Review Comment:
This manuscript was submitted as 'full paper' and should be reviewed along the usual dimensions for research contributions which include (1) originality, (2) significance of the results, and (3) quality of writing.
The paper defines and studies Extended Property Paths (EPPs), which extend the Property Paths (PPs) of the SPARQL query language with features such as path and node tests, path conjunction and path difference. Although the non-recursive fragment of EPPs can be translated into SPARQL (as shown in the paper), EPPs can be more concise. In addition, the paper shows that full EPPs could be handled by existing SPARQL processors by a reasonably small modification to one of the evaluation functions.
The paper also studies the problem of answering queries where the reasoning capabilities of the RDFS entailment regime are taken into account. The authors show that this reasoning can be captured by query rewriting using EPPs. Empirical studies reported in the paper show that the overhead of the rewritings is not very large.
The paper is comprehensive and well written, and presents an interesting extension to SPARQL that provides increased expressive power. However, the novelty of EPPs is rather limited. As mentioned in fact by the authors on several occasions, many of the features of EPPs as well as results on expressiveness and computational complexity carry over from languages based on Nested Regular Expression (NREs), which have been studied by various authors over a number of years. Other features of EPPs are present in languages such as GXPath. Nevertheless, the focus on extending SPARQL with such features is useful. As a result, I believe the paper would be of interest and use to a significant number of researchers.
More specific comments follow below.
Since NRE-based languages specifically introduced tests to check existence of paths satisfying conditions, I think that it should be clarified in Example 3 what aspects of TP used in the example are not supported by them. This is done for Example 4, e.g.
Form a practical point of view, the motivation for using nEPPs (rather than EPPs) in SPARQL seems weak. They cannot be combined with PPs because of overlap in syntax, and one wouldn't want to replace PPs with nEPPs because the former are more expressive.
In the discussion on the conciseness of EPPs compared to the translation on p 16, an example using p1/p2 is used and it is pointed out that the translation produces two triple patterns with a connecting variable. However, p1/p2 could be translated into SPARQL as is, so the example hardly motivates the conciseness of EPPs. Also I fail to see the point of mentioning that there are infinitely many possible translations and the algorithm described implements one of them.

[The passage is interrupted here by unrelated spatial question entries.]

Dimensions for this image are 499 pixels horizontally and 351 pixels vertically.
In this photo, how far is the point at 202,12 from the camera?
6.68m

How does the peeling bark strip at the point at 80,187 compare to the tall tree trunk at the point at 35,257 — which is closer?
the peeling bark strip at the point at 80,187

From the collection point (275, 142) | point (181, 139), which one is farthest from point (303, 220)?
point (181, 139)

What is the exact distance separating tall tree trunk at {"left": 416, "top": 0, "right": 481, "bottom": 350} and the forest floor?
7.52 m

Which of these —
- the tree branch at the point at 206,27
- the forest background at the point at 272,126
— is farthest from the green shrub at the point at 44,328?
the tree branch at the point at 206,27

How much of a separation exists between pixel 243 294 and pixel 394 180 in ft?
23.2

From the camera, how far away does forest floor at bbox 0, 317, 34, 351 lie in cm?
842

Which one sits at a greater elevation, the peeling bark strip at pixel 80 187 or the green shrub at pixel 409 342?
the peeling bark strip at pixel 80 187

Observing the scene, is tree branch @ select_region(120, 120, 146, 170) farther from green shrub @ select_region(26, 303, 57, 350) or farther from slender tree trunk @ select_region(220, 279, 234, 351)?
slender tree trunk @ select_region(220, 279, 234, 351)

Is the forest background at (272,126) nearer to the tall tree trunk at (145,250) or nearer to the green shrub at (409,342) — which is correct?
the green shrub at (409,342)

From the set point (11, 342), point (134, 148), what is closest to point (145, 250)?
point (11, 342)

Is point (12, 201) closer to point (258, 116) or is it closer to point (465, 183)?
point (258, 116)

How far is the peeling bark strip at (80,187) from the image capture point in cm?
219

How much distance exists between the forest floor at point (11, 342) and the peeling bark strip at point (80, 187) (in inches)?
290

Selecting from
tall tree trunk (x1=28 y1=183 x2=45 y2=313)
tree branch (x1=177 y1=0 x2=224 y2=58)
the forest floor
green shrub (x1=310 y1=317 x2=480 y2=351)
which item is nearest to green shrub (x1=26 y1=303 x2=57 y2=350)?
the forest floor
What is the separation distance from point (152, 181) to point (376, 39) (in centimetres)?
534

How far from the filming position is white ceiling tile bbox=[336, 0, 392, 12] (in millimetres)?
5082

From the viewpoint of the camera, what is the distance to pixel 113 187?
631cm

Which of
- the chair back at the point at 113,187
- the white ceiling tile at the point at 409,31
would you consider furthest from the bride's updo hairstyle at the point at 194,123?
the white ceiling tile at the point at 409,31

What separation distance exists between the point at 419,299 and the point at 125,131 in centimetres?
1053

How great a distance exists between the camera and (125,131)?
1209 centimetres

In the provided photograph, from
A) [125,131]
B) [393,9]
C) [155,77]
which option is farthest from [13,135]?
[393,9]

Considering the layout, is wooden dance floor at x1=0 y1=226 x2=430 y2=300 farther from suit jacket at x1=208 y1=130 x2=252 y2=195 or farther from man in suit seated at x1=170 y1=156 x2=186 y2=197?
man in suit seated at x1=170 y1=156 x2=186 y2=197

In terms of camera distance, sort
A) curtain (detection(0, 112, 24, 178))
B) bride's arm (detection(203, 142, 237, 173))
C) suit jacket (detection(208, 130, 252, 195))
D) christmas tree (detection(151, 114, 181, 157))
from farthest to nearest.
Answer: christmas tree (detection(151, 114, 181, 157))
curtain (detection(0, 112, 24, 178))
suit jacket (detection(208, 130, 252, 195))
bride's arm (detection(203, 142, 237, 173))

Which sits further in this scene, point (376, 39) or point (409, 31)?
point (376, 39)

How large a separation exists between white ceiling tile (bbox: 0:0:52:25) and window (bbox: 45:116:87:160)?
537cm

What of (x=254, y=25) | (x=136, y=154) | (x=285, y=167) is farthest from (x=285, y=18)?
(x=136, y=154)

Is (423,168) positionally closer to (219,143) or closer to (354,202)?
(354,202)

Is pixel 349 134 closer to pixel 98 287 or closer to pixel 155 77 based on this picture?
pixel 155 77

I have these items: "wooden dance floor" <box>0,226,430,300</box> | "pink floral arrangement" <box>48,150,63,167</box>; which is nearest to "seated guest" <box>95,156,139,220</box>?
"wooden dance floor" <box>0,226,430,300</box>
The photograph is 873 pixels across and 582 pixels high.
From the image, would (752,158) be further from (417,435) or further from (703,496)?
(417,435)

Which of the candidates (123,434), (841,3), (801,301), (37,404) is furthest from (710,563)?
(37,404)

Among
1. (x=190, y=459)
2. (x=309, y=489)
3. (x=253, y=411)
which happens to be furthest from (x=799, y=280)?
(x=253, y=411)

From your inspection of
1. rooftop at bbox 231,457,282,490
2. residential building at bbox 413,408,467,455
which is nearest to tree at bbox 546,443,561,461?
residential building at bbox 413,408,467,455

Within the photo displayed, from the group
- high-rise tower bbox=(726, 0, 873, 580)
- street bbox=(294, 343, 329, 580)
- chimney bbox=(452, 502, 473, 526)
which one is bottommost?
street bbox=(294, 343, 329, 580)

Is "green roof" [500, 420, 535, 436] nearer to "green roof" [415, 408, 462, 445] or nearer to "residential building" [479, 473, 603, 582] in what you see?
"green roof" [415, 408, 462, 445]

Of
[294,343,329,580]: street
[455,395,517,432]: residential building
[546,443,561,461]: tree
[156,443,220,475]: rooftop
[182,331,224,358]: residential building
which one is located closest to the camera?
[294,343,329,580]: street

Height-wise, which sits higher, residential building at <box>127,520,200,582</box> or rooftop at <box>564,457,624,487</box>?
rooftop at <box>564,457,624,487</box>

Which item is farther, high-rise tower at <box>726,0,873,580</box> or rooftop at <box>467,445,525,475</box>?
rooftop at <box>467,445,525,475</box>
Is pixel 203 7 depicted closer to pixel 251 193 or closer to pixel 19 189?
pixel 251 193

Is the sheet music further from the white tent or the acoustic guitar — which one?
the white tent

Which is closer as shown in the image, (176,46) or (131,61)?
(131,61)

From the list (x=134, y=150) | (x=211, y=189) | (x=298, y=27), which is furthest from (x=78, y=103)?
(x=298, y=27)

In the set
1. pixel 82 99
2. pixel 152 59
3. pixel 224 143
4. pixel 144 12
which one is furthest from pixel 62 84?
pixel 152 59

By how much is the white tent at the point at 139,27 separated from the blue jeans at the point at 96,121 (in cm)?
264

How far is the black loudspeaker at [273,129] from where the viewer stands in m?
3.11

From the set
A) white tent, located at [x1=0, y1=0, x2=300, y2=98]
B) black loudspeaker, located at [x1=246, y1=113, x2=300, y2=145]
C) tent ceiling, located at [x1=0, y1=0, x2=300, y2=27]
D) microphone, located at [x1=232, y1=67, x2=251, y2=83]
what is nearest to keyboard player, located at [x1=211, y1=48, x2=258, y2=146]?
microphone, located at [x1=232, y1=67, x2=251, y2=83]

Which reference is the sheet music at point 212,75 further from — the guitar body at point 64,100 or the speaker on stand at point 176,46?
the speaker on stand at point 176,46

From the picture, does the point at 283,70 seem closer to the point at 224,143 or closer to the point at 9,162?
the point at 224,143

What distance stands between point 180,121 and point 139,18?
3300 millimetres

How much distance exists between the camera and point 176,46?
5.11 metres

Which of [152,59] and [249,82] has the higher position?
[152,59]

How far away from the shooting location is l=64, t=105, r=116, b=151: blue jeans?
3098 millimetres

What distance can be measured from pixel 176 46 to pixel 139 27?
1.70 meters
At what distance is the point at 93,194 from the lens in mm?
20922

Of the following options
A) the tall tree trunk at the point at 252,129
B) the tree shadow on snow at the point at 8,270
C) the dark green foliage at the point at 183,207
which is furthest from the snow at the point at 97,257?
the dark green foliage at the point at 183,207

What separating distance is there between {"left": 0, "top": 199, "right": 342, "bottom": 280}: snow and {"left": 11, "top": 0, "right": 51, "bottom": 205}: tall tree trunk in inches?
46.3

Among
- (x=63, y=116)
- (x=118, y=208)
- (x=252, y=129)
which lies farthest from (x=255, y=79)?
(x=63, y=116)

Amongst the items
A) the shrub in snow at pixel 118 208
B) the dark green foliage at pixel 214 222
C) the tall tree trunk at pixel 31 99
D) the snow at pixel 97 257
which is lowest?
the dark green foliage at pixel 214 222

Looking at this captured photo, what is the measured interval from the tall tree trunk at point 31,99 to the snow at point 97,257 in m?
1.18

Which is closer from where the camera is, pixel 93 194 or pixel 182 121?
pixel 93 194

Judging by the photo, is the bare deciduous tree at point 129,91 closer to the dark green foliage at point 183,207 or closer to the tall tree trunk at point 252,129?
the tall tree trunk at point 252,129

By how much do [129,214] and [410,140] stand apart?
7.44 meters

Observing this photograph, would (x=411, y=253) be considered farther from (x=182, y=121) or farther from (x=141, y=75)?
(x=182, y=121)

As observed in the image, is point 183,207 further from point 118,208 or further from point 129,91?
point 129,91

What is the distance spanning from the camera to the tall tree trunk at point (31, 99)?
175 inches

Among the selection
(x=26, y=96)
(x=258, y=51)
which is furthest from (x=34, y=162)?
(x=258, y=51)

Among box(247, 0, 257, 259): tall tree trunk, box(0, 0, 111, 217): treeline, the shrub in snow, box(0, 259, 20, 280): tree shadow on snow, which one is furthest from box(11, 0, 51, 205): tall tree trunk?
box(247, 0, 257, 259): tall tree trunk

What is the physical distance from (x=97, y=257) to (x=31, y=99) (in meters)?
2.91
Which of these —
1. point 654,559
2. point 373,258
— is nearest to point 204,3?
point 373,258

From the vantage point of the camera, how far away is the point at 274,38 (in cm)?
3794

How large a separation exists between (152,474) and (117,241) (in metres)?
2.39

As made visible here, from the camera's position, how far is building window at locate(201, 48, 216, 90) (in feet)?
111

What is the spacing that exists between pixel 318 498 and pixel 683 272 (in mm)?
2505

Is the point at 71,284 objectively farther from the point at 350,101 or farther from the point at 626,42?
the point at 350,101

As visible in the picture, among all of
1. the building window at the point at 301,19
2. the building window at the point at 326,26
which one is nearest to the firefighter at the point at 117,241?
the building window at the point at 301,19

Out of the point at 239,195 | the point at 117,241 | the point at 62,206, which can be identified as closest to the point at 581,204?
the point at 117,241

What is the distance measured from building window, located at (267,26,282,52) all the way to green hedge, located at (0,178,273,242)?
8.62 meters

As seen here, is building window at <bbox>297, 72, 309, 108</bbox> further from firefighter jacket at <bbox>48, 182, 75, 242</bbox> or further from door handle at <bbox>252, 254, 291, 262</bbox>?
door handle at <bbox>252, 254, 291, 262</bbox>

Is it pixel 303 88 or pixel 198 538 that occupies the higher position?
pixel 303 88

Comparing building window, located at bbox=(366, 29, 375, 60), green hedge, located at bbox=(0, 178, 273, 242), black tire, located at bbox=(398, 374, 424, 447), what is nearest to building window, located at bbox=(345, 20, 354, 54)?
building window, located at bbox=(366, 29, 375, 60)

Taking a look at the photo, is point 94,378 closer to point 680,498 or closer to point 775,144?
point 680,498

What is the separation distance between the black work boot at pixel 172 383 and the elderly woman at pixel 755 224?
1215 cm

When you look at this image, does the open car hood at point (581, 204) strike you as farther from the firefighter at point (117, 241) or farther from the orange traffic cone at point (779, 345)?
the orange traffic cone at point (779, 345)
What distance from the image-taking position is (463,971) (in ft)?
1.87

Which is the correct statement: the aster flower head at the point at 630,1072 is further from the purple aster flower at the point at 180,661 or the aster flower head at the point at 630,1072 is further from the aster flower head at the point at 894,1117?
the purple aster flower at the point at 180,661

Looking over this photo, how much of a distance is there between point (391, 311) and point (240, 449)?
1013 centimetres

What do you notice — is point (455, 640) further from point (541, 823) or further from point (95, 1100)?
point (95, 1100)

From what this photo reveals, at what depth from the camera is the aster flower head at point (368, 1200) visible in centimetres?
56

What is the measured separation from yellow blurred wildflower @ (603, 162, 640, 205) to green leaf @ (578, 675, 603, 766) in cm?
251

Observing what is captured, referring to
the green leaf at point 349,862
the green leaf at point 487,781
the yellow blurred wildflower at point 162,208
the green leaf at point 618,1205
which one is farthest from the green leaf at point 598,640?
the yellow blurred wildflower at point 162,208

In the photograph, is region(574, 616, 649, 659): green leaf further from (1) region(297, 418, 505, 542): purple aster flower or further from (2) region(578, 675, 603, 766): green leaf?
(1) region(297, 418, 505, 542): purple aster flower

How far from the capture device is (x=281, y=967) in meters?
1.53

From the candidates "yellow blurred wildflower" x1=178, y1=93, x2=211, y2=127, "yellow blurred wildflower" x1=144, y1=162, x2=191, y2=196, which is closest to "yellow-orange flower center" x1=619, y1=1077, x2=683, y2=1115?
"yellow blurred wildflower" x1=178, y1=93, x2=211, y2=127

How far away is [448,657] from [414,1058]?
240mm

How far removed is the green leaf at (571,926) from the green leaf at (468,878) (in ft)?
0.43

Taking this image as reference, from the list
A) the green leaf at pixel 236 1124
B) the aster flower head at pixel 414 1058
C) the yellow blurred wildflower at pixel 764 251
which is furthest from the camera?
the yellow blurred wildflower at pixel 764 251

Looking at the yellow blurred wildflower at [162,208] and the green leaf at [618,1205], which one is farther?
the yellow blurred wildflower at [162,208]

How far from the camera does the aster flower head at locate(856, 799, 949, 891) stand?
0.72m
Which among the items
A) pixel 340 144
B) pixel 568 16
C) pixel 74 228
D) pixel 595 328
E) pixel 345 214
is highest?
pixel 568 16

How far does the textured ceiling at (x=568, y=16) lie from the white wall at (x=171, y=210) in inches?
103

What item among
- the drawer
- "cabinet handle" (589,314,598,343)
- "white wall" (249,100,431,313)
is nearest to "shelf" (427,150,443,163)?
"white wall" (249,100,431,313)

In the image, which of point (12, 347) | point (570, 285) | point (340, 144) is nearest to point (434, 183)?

Again on p 26, the paper claims that navigational queries can be written more succinctly using nEPPs rather than SPARQL. As evidence of this, the lengths of nEPPs and equivalent SPARQL queries are compared. However, the SPARQL queries used are those resulting from the translation presented in the paper. It is quite conceivable that an automated translation will produce much more verbose queries than natively hand-coded queries, so the comparison is unfair. It would be more convincing to present results on conciseness, independent of the translation.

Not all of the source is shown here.